BER performance versus the chip rate when P = 11 and M = 16

Fig. 17
figure 17

Users throughput product versus the number of active users

6 Conclusions

This paper introduced the design analysis and the construction of a coherent homodyne BPSK-OCDMA transceiver based on a new spreading code sequence called DL-MPC. This transceiver has been utilized in the OWC system to improve its BER performance, enhancing system security and system throughput. The MUI and all link losses were considered in the BER PERFORMANCE ANALYSIS. The OWC system model, based on the DL-MPC and BPSK coherent homodyne transceiver scheme, has been analyzed. In the BPSK coherent system, the MZI is used to phase modulate the data and demodulate the received signal.

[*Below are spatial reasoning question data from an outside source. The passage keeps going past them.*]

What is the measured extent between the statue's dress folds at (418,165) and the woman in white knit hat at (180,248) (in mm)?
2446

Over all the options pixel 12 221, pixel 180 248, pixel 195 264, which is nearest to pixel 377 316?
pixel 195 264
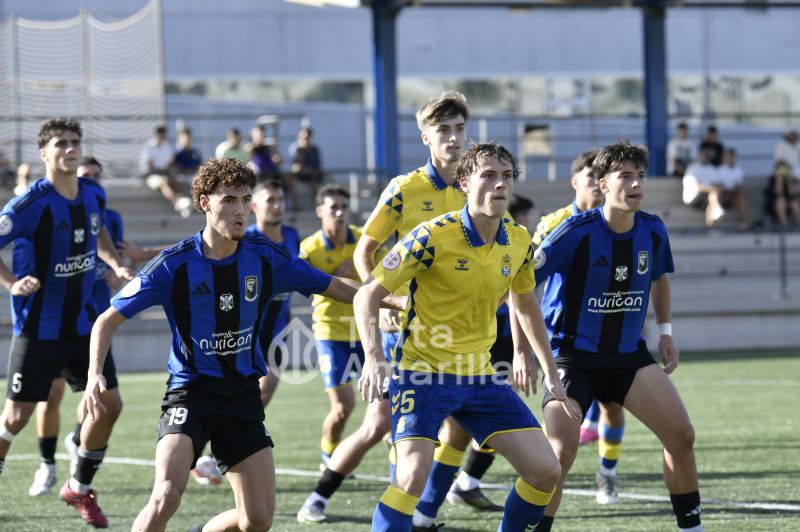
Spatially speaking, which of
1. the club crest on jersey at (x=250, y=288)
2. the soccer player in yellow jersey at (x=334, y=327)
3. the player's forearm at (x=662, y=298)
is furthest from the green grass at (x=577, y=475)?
the club crest on jersey at (x=250, y=288)

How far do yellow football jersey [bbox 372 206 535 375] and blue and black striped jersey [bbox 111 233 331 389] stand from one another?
71 centimetres

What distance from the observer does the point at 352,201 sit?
20156 millimetres

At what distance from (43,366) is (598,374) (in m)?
3.51

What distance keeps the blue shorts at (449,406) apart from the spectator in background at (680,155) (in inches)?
682

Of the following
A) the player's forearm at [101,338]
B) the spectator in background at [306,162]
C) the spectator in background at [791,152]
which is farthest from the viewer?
the spectator in background at [791,152]

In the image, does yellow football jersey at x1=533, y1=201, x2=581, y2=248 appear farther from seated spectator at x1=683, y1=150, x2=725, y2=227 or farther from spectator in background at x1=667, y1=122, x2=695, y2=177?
spectator in background at x1=667, y1=122, x2=695, y2=177

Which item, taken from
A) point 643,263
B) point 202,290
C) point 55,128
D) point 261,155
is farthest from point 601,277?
point 261,155

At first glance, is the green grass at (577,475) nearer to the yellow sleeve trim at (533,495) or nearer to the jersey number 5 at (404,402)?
the yellow sleeve trim at (533,495)

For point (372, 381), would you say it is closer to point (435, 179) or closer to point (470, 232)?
point (470, 232)

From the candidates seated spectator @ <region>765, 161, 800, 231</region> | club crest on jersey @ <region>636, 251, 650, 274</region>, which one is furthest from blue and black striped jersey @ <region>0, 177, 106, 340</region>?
seated spectator @ <region>765, 161, 800, 231</region>

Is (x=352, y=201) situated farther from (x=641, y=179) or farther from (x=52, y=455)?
(x=641, y=179)

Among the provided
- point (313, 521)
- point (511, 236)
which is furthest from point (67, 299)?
point (511, 236)

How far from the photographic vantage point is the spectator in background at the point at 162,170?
65.1 ft

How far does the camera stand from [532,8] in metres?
21.3
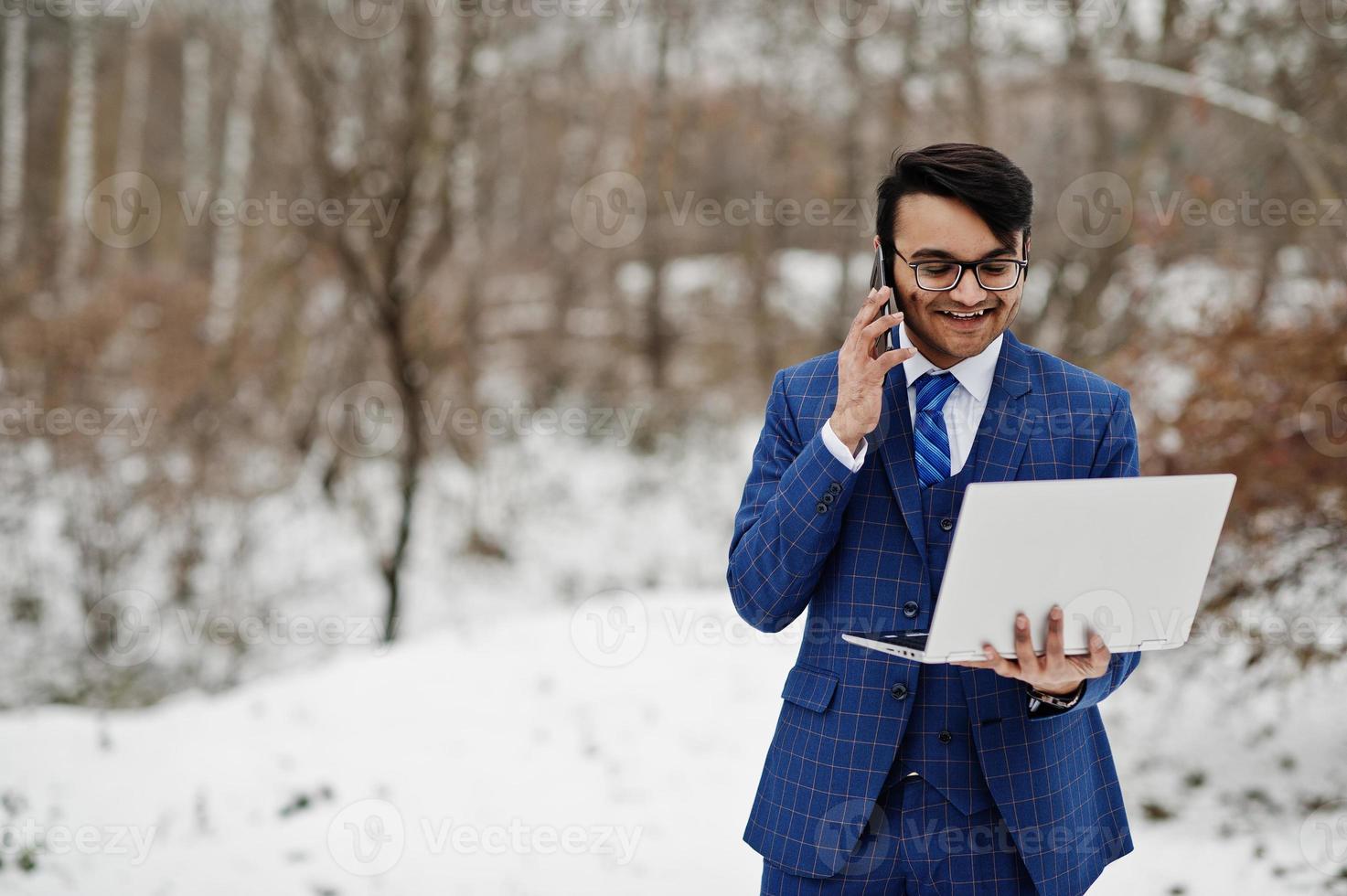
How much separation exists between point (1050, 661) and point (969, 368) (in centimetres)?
54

The effect of the coding parameters, system multiplicity, number of active users sharing the system, amount of transmitted power, transmission distance and chip rate on the overall system performance, have also been discussed. Moreover, this paper provides a proposed code that gives an efficient correlation characteristic compared to the other existing codes. This code sequence was constructed with a long length and higher weight to enhance communication security and improve the system BER performance respectively. The OWC system that uses the new code can accommodate a larger number of active users at an acceptable BER performance of 10–9. In addition, the system can communicate over 5 km transmission distance at BER performance below the 10–9 BER level when the transmitted power equals 15 dBm. Furthermore, the system BER performance is improved when increasing the prime number, while it degrades when the chip rate increases. The system throughput has been analyzed and simulated based on the new code parameters and the results indicated that the system capacity is enhanced compared to the results of the other codes. Finally, according to the results presented above, the proposed OWC system, based on the DL-MPC, can be utilized for both multimedia and wireless sensor network applications.